墓地の傍には年代を感じる風情の教会が在って、今日も隙間風に揺れていた。一見して廃墟間近の様ではあるのだが、これでもきちんと教会の役割は果たしている……らしい。そしてその古めかしい教会の、裏庭の片隅に建つ小屋が墓守の住み家だ。
元はと言えば教会や墓地の草木の手入れをする庭師が代々住んでいた小屋らしいが、今は専属の庭師もおらず、すっかり物置きとなっていたのを譲り受けた形で済んでいる。お世辞にも立派な家とは言い難いが、墓守はそれなりにここでの暮らしを気に入っていた。

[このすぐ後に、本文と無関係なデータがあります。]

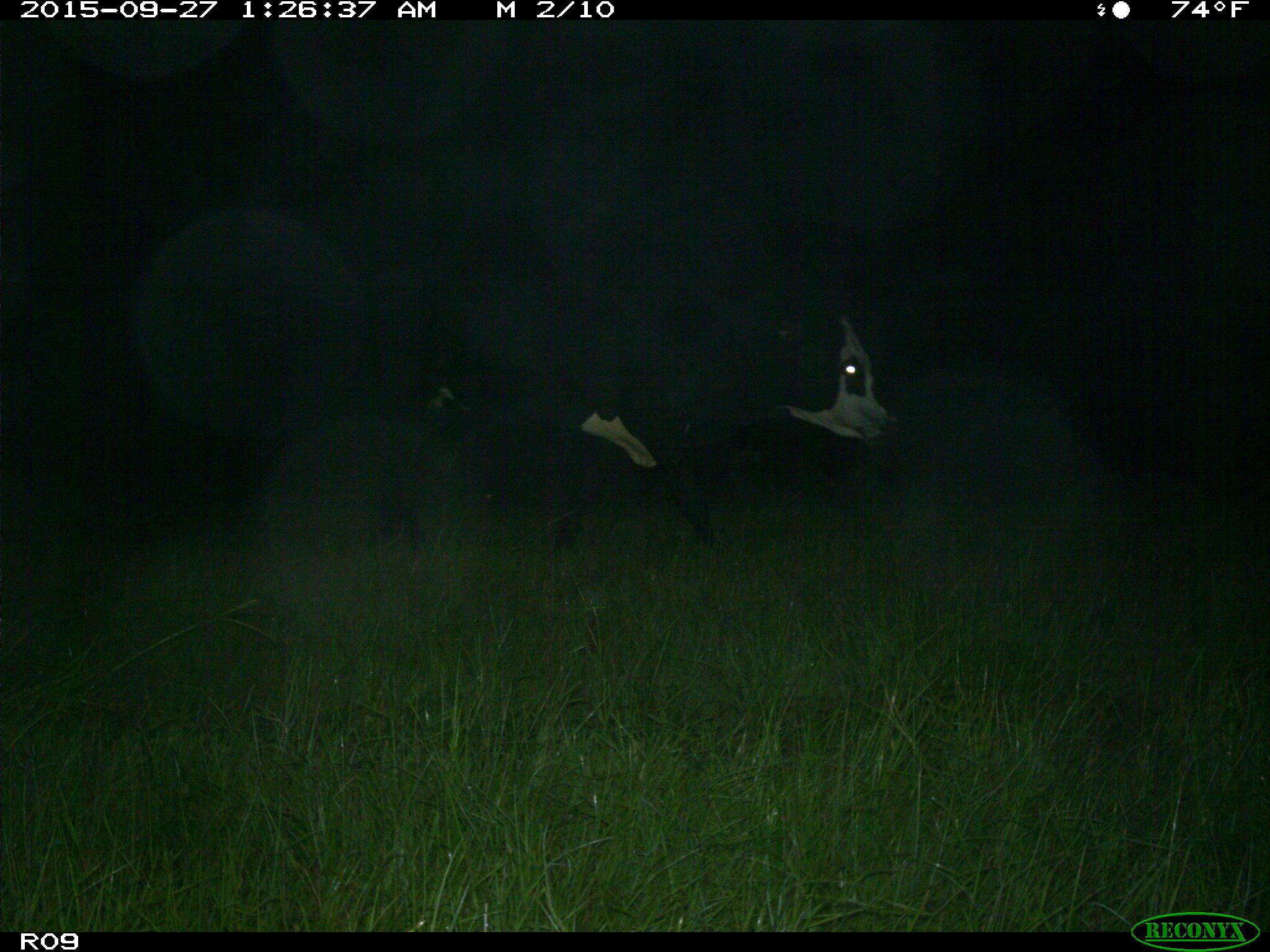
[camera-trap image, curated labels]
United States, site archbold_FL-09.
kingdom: Animalia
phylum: Chordata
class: Mammalia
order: Artiodactyla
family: Bovidae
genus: Bos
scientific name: Bos taurus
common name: domestic cow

さて、そんな墓守が仕事を終えて、この小屋に帰ってきた時のことである。
「……ただい」
「お帰り。邪魔してるよ坊や」
扉を開けた瞬間固まった墓守を尻目に、薄暗い安楽椅子でギシギシと揺れていた老婆が二ィと笑いかけた。さながら年老いた悪い妖精か、伝承に聞く東洋の妖怪のイメージが頭を過ったのも無理はないだろう。
「……シスター・グレイス。どうして俺の部屋に」
「どうしても何も、お前に用があるからに決まってるだろう」
さも当然そうなしたり顔が余計に不機嫌を煽ってくる。
「だとしても勝手に部屋に入られるのは迷惑だし失礼だ」
「何だい、いかにも思春期の息子が母親に部屋の掃除をされるのを嫌がる様な言いぐさは。もうそんな歳じゃないだろう。それとも何か疚しいことがあるのかい?」
「そういう問題じゃない。とにかく俺は疲れてる。とっとと出て行ってくれないか」
「お待ちよ。あたしは用があると言ったろう。それにお前が苛々してるのはあれだね、今日建ったばかりの墓か」
あたしも流石にあれはどうかと思うねぇ……と老婆が皮肉気に口元を吊り上げる。
「全くだ。幾ら上流階級用の敷地とはいえ、あんな悪趣味で成金趣味の墓は初めてだぞ」
「いい迷惑だと言いたいんだろう、それには同感さ。やれやれ、何のために墓があるのかを全然分かってないね」
天井から下がっている燭台に火を灯しながら墓守は息を零した。手早く外套を脱ぎながら老シスターに本題を急かす。
「シスター、いい加減用件を話してくれないか」
「分かった分かった。実はね、ちょいとお前に頼みがあるんだよ」
「頼み?」
「この黒猫をね、預かって育てて欲しいんだよ」
「黒猫?」
墓守が訝しげに老婆を見遣ると、彼女の膝の上、黒いくたびれたシスター服に紛れて同じく小さな黒い毛玉が乗っていた。一定の間隔で動いているのを見るとどうやら眠っているらしい。